A pension fund that lost more than $30 million as its investments in sophisticated financial products unravelled at the height of the credit crunch has been awarded damages against a bank that acted as its agent and negligently failed to keep it informed of the potential for huge losses as the crisis developed.


During the boom years, the pension fund had, on the bank’s advice, invested heavily in medium term notes that were issued by a company that failed during the 2008 financial crisis. The investments were designed to produce a fixed income but the pension fund’s claimed loss as a result of the debacle came to about $35.5 million, less $1.8 million that it had recovered from the company’s receivers.


The pension fund claimed that the bank was at fault in acquiring and retaining the notes on its behalf and in the way that it had dealt with the situation after doubts regarding the company’s financial standing became apparent. The bank insisted that the notes were considered a good investment at the time; that the pension fund’s losses were the unforeseeable result of the crisis and that its complaints were groundless, having been made with the benefit of hindsight.


Noting that the company had enjoyed an AAA credit rating, the Court accepted that the bank had reasonably acquired the notes which were viewed as appropriate investments at the time.

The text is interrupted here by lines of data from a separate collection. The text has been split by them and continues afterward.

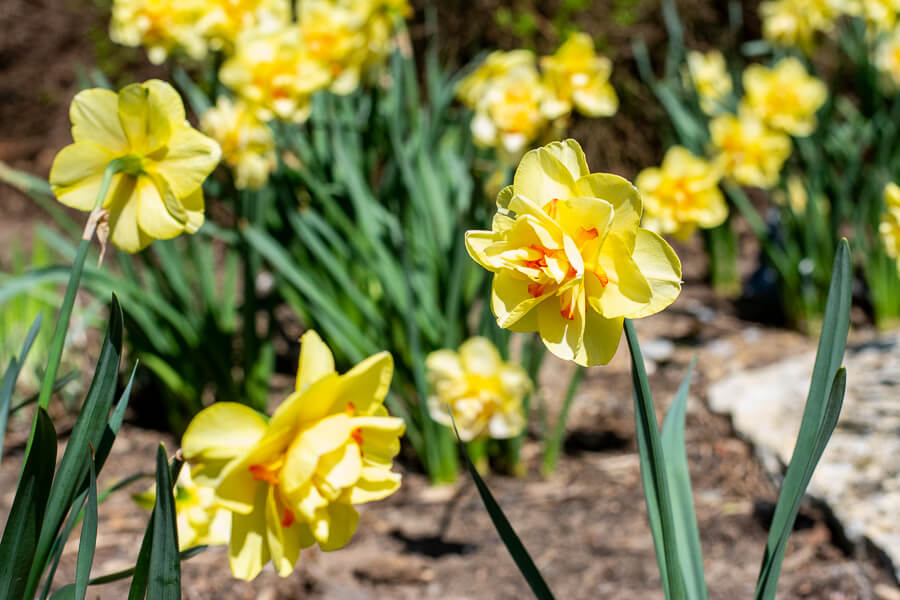 Daffodils in bloom at Hershey Gardens.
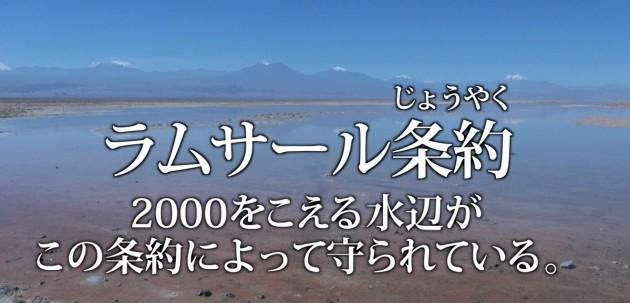 (ラムサール条約登録湿地の美しい風景と「田んぼ」のイメージが、授業を通じてつながってきた)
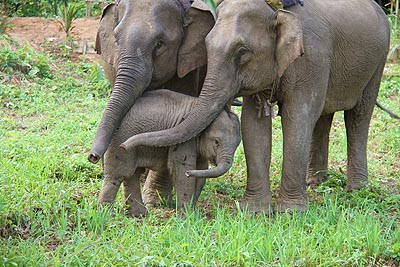 Laos Elephant Center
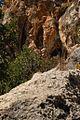 Siur Carmel Nov 06 2010 069.JPG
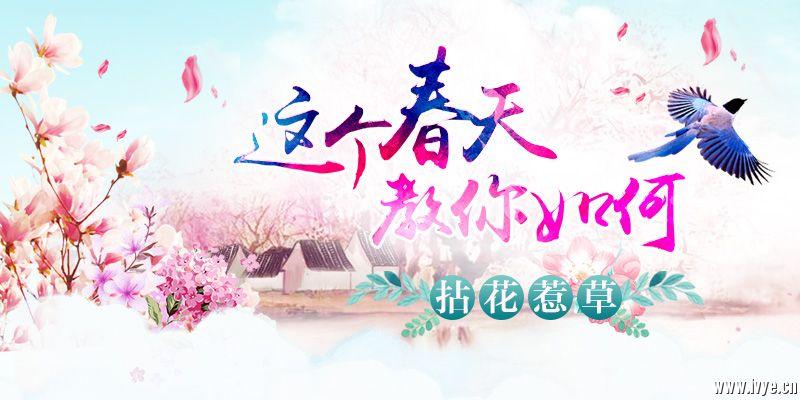 赏花专题banner_800-400.jpg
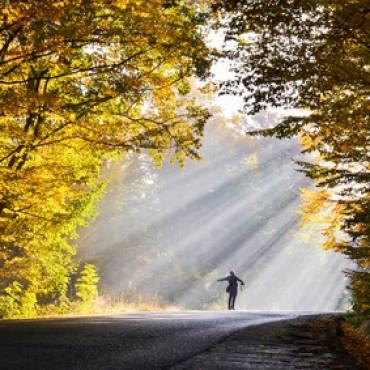Libertad Financiera: cómo adelantar la jubilación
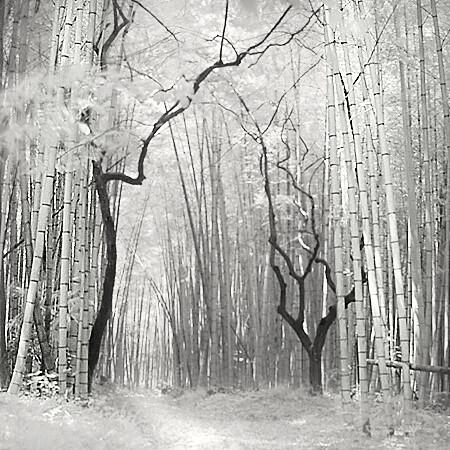 Bambooforest,Kyoto,#02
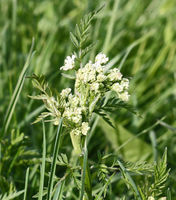 Kerbel, Wilder (Anthriscus sylvestris)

The bank had also been under no duty to dispose of the notes, or to advise the pension fund as to any increase in risk, prior to April 2008, by which time the company’s financial position was perceived to have substantially deteriorated.


However, in entering judgment in the pension fund’s favour, the Court ruled that, in May 2008, the bank had made negligent and misleading representations to its client as to the increasing risk it faced. Relevant facts which were necessary to give a proper picture were omitted from the bank’s advice and it had not adequately put to the pension fund the option of extricating itself from the investments at that stage.


In the representations it made to the pension fund, the bank had ‘fallen well short of the standards which it rightly set itself’ and the result had been very substantial further losses for its client.  The Court expressed the hope that quantum issues could be agreed between the parties in the light of its decision.